Patricia Calveiro Iglesias
Patricia Calveiro SANTIAGO / LA VOZ

SANTIAGO

Eduardo Molina y su antecesor en la cafetería Paradiso, Agustín Ares, quien está colaborando con el cubano activamente para que el icónico local de la rúa do Vilar mantenga su esencia intacta, desde el mismo color de la pintura hasta el sabor de su exitoso chocolate caliente. El nuevo inquilino espera abrir al público entre finales este mes y el próximo, en función del ritmo al que avancen las obras de lavado de cara, que comenzarán en breve.
Eduardo Molina y su antecesor en la cafetería Paradiso, Agustín Ares, quien está colaborando con el cubano activamente para que el icónico local de la rúa do Vilar mantenga su esencia intacta, desde el mismo color de la pintura hasta el sabor de su exitoso chocolate caliente. El nuevo inquilino espera abrir al público entre finales este mes y el próximo, en función del ritmo al que avancen las obras de lavado de cara, que comenzarán en breve. PACO RODRÍGUEZ

Eduardo Molina mantendrá la tradición y espíritu del antiguo local, desde su mobiliario hasta la anterior carta

07 may 2026 . Actualizado a las 05:00 h.

El 11 de enero Agustín Ares y su familia ponían fin a una etapa en la cafetería Paradiso. Con su jubilación, cerraba sus puertas uno de los establecimientos más emblemáticos del casco histórico, conocido por su chocolate con churros, su ambiente familiar y una decoración que ha sobrevivido al paso de los años prácticamente igual en el último medio siglo. Muchos lamentaron la pérdida, que ahora viene a solventar otra familia, de origen cubano, con Eduardo Molina Morales al frente del proyecto. Él tiene clara la hoja de ruta en este local de la Rúa do Vilar: «Yo quiero mantener la tradición y continuar con lo que hicieron Agustín y Socorro durante más de treinta años. Ellos me están ayudando mucho a que todo siga igual. Los cambios que se hagan van a ser pequeños, como repintar, algún detalle estético y mejoras en el local». ¿Y el chocolate? «También. Agustín me está enseñando a prepararlo siguiendo la receta original y también haremos los churros caseros, como antes», responde un alumno aplicado que, al igual que su antecesor, contará para atender el negocio con el apoyo de su mujer, Chabeli González Lobo.

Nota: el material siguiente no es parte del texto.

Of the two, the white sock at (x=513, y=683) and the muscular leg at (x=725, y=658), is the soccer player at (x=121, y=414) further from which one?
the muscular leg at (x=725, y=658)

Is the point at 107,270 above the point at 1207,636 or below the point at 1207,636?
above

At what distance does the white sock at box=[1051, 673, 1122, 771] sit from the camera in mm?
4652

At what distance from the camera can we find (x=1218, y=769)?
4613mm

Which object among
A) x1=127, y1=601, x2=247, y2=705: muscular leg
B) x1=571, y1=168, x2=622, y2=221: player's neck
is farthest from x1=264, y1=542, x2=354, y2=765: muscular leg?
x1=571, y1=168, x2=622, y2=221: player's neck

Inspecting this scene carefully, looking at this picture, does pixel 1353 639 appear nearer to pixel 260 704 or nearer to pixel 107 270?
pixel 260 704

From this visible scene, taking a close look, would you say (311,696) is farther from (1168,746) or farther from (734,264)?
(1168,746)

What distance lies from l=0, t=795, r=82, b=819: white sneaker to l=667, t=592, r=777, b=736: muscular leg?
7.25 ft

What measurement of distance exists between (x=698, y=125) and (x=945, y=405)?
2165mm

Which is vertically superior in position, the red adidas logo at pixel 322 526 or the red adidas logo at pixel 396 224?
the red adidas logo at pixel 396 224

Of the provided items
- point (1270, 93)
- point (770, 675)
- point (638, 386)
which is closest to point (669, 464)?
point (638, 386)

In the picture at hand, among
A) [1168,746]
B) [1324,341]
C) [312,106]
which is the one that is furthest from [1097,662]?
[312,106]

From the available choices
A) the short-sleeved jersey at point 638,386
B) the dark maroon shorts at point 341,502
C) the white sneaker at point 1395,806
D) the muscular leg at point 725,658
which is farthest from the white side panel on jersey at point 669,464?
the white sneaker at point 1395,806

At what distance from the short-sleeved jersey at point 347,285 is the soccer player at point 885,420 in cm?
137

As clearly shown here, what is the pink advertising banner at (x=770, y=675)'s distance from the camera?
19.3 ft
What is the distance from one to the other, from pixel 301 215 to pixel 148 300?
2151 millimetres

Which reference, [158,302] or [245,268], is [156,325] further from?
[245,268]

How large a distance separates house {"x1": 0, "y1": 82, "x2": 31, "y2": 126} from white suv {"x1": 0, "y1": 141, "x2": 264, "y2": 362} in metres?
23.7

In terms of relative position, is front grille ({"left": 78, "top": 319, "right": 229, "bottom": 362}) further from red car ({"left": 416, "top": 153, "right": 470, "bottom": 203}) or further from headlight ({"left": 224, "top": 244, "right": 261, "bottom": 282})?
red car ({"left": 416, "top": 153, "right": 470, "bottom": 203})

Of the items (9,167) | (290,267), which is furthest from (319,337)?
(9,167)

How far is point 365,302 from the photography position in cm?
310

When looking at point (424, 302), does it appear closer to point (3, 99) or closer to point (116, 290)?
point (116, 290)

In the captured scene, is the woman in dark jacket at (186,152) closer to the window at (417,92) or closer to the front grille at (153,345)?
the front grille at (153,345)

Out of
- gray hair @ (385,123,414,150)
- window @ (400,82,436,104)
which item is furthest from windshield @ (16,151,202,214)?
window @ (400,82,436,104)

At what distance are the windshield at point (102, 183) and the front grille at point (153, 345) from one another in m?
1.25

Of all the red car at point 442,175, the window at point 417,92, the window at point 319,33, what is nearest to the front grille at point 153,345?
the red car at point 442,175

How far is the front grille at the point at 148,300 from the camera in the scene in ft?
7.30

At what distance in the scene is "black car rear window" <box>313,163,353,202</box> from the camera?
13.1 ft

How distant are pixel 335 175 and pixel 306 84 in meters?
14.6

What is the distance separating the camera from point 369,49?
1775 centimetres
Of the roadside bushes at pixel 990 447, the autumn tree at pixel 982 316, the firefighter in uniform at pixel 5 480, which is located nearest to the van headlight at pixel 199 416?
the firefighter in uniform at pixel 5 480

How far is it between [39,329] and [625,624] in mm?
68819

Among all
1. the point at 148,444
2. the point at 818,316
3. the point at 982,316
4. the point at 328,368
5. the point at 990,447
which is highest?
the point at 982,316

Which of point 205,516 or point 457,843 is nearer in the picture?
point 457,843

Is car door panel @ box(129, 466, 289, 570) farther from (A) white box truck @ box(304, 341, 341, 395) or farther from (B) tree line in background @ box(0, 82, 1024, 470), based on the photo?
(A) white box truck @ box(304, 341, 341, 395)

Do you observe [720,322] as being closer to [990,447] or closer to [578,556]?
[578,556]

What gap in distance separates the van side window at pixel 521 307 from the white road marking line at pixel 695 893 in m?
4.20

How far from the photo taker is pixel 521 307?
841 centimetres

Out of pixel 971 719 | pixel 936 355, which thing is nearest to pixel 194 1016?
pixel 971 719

Procedentes de La Habana, llegaron en el 2019 a Compostela y aquí nació su hijo, uno que hoy tiene cinco años y probará por primera vez el chocolate con churros del Paradiso gracias al relevo hostelero que le han dado sus padres. Explica Eduardo que en su país de origen desarrollaba un trabajo de oficina y, ya aquí, comenzó en el mundo de la hostelería: «Llevo unos cinco años en él. Empecé de camarero y luego decidí hacerme autónomo. Tuve otro bar, el Piki, en la avenida de Lugo, donde también ofrecíamos un servicio de desayunos y comidas. Lo cogí en el 2023 y ahora lo dejé para pasarme al Paradiso». «Yo ya conocía esta cafetería y lo que siempre me llamó la atención es la esencia de este lugar, su antigüedad y cómo ha mantenido la historia, eso impresiona mucho. Es casi como un museo», dice.

Esta semana fue a comprar con Agustín el mismo color de pintura que tenía el establecimiento para que sea «exactamente igual». También conservará el mobiliario intacto y las piezas de la vajilla más icónicas, como las tazas de Sargadelos en las que servían su sabroso y humeante chocolate caliente. Además, añade, «vamos a mantener el mismo menú del día y habrá un mínimo recorte en la carta para que no sea tan larga. Los precios no van a variar mucho, los subiría un poquito porque son del 2024, pero la intención es que siga siendo económico y venga no solo el turista a comer sino también la gente de aquí».

¿Y habrá algún plato cubano? «Nada cubano, será cien por ciento gallego», responde un hostelero que contará con un equipo de cocina «con mucha experiencia». La fecha de apertura todavía no es oficial, pero calculan que será entre finales de este mes y el próximo. Todo depende del ritmo al que avancen las obras de lavado de cara y si surge algún contratiempo por el camino.